L'IA au cœur de la transformation numérique mondiale
De nombreux pays, tels que la Chine, la France, Singapour ou le Japon, ont déclaré que l'IA était une technologie clé de la transformation numérique et ont annoncé des plans complets pour stimuler la recherche et le développement dans le domaine de l'IA. En outre, il existe de nombreuses stratégies internationales (par exemple de l'UE, des Nations unies, des EAU et de l'Inde) qui régissent les partenariats en matière d'IA. Les investissements sont considérables et se chiffrent en milliards. Les initiatives ne se distinguent que par leur orientation stratégique. Dans l'ensemble, elles couvrent la recherche scientifique, le développement des talents, les compétences et l'éducation, l'appropriation par les secteurs public et privé, l'éthique et l'inclusion, les normes et les réglementations, ainsi que les données et l'infrastructure numérique.
Lancement d'un groupe de travail fédéral
Les stratégies nationales en matière d'IA ont en revanche un point commun. Elles tentent de créer un écosystème global. Westermann : "Un écosystème d'IA fort se caractérise par un réseau solide entre la science, l'économie avec les entreprises et les start-ups ainsi que la société. Pour qu'un tel environnement puisse voir le jour, il faut des mesures politiques pionnières et une stratégie globale.
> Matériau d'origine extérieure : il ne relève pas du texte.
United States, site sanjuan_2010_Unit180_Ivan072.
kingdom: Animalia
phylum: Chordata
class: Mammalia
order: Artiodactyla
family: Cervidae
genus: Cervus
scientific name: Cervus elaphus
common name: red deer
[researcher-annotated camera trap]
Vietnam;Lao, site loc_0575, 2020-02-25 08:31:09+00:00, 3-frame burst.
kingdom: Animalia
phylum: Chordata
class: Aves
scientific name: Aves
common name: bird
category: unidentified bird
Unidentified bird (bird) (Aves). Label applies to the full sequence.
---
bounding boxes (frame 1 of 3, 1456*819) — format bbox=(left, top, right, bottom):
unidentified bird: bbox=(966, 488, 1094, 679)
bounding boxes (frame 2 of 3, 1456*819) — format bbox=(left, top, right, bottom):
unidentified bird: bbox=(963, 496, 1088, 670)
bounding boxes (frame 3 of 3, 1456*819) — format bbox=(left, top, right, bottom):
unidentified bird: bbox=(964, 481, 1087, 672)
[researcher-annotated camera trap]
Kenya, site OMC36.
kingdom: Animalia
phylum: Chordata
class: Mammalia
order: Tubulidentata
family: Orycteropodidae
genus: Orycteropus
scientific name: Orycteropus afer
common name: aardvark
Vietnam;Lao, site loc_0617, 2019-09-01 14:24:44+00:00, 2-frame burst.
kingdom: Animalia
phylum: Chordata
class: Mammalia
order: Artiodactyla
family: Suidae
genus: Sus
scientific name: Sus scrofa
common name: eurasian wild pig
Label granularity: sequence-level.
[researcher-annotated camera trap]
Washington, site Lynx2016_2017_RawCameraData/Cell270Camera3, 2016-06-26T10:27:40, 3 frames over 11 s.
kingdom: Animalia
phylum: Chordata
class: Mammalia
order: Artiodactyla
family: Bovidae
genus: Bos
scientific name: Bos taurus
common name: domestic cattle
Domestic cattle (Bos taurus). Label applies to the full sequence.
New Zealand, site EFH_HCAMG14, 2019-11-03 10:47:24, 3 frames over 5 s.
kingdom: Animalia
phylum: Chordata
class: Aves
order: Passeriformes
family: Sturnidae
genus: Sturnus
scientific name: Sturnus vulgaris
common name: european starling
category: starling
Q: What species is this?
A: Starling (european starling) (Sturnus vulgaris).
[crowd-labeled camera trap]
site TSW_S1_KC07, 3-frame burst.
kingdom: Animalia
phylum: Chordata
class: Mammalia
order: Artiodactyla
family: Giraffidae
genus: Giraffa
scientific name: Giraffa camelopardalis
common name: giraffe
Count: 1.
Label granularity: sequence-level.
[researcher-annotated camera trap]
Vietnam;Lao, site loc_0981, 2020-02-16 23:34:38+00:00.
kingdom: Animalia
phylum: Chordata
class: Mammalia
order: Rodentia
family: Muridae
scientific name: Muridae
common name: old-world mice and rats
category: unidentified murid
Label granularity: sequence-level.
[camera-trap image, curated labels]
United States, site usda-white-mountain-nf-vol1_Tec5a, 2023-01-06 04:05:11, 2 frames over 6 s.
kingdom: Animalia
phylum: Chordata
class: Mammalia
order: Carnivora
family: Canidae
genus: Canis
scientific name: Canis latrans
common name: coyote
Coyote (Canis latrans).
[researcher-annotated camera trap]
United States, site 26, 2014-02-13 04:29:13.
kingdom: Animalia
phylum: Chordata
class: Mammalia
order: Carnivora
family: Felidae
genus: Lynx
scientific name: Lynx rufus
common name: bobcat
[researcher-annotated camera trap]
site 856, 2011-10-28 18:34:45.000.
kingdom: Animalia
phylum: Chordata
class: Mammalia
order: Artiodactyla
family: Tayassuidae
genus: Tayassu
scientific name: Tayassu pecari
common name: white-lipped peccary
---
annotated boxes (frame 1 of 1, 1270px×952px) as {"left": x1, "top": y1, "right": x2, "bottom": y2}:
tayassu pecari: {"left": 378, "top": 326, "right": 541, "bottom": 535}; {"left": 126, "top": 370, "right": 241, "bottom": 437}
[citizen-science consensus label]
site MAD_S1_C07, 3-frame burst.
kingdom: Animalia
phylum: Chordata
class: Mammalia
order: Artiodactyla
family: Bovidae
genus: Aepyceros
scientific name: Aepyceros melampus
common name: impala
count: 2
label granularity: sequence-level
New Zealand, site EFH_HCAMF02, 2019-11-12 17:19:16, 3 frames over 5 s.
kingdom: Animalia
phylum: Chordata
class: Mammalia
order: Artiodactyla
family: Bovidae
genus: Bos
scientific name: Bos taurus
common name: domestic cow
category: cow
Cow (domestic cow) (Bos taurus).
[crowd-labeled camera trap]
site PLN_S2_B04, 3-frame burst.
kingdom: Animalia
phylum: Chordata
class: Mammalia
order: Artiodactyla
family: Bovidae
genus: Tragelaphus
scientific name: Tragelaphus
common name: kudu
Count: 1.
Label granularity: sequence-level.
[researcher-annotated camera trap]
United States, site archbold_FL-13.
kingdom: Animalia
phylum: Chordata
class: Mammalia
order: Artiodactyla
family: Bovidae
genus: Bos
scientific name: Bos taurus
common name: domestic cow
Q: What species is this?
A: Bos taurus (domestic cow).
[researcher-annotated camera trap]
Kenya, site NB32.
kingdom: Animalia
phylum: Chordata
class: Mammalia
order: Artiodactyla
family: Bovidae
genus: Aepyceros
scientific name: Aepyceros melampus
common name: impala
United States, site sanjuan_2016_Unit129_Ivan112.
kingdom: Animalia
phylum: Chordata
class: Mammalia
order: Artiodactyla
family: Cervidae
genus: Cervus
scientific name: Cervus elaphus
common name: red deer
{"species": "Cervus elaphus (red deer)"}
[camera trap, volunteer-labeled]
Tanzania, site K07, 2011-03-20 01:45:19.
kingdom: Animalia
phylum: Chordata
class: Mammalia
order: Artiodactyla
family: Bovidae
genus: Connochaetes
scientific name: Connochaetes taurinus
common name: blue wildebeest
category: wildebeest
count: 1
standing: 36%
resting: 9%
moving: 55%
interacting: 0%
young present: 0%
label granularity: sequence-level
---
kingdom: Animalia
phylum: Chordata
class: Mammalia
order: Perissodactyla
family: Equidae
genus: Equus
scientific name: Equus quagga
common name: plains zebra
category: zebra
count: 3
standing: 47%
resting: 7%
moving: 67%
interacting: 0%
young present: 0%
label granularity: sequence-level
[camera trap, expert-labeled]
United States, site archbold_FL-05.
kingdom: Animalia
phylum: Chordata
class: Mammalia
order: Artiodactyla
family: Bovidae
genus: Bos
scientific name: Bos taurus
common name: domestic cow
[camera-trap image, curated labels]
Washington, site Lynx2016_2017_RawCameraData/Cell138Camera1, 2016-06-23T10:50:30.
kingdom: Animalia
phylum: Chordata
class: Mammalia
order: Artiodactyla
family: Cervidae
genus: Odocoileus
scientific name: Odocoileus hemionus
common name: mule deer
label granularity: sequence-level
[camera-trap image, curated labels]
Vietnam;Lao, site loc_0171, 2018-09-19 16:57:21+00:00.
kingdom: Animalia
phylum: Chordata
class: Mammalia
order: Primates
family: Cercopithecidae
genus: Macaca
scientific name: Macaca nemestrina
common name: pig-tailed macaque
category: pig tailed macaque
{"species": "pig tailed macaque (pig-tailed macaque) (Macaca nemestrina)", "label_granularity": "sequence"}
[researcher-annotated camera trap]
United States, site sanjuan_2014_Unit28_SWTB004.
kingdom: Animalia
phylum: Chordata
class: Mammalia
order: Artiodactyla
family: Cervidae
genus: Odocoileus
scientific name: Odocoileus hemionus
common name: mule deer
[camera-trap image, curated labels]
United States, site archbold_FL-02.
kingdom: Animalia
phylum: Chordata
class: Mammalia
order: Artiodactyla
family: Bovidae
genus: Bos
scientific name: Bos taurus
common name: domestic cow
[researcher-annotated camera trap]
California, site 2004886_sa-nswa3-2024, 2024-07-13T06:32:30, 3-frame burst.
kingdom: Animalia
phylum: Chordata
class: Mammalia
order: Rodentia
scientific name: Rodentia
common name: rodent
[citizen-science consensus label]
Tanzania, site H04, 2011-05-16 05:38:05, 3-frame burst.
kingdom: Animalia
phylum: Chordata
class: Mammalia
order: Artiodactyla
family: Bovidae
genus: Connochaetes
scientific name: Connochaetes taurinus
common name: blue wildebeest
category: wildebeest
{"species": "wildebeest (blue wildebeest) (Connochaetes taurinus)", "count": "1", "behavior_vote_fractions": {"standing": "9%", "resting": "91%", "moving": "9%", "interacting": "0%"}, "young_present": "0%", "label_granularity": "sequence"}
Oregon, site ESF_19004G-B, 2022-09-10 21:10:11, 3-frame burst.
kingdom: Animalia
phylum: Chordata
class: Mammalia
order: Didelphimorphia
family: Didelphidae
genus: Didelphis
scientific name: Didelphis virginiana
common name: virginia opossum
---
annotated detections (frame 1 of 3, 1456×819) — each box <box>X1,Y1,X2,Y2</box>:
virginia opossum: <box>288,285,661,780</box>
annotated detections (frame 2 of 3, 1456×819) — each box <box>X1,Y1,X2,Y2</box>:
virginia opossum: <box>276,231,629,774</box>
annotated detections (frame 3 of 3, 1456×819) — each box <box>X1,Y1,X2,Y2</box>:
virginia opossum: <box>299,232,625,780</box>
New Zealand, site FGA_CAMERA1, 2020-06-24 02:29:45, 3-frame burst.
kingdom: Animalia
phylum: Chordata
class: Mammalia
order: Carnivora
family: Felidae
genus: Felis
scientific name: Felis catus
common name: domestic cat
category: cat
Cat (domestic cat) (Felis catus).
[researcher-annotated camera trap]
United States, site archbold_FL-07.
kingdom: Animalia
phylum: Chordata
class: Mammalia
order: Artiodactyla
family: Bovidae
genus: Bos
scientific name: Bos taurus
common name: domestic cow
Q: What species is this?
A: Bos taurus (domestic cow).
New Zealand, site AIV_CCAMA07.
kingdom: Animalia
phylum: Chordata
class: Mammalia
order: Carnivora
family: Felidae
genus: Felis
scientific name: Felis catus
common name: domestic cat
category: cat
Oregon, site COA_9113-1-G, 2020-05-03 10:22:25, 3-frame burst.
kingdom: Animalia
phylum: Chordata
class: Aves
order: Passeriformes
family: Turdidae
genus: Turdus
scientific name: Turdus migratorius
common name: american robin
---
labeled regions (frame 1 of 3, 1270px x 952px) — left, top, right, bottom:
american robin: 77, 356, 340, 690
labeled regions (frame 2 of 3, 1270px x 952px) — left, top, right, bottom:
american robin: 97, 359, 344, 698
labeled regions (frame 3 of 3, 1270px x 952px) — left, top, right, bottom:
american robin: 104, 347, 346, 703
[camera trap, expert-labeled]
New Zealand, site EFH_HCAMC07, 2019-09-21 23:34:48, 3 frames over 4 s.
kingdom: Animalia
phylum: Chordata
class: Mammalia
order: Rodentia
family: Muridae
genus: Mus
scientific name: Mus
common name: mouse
En 2018, la Confédération a mis en place un groupe de travail sur l'intelligence artificielle qui doit présenter au Conseil fédéral les mesures existantes et nouvelles d'ici l'automne 2019. J'espère que cela permettra de créer une base qui continuera à soutenir la Suisse dans sa volonté de jouer un rôle de premier plan dans le domaine de la technologie et de l'innovation".